ENTRIES SUPPLIED -
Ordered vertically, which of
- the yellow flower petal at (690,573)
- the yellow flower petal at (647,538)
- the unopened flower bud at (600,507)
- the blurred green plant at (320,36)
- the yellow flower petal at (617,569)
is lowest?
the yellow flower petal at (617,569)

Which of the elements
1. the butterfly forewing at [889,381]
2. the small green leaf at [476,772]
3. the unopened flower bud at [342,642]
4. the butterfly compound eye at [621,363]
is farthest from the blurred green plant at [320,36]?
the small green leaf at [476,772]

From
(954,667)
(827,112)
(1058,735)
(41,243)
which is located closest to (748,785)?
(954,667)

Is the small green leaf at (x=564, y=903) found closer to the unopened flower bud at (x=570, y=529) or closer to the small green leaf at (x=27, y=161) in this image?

TASK TO COMPLETE - Repeat all of the records above exactly as they appear.

SOLVED PROBLEM -
Ordered vertically, which of
- the yellow flower petal at (690,573)
- the yellow flower petal at (647,538)
- the unopened flower bud at (600,507)
- the blurred green plant at (320,36)
- the yellow flower petal at (617,569)
is lowest?
the yellow flower petal at (617,569)

Which of the elements
1. the butterfly forewing at [889,381]
2. the small green leaf at [476,772]
3. the unopened flower bud at [342,642]
4. the butterfly compound eye at [621,363]
is farthest from the blurred green plant at [320,36]?
the small green leaf at [476,772]

From
(954,667)
(827,112)
(1058,735)
(41,243)
which is located closest to (748,785)?
(954,667)

Is the small green leaf at (x=564, y=903) found closer to the unopened flower bud at (x=570, y=529) or closer to the small green leaf at (x=27, y=161) in this image?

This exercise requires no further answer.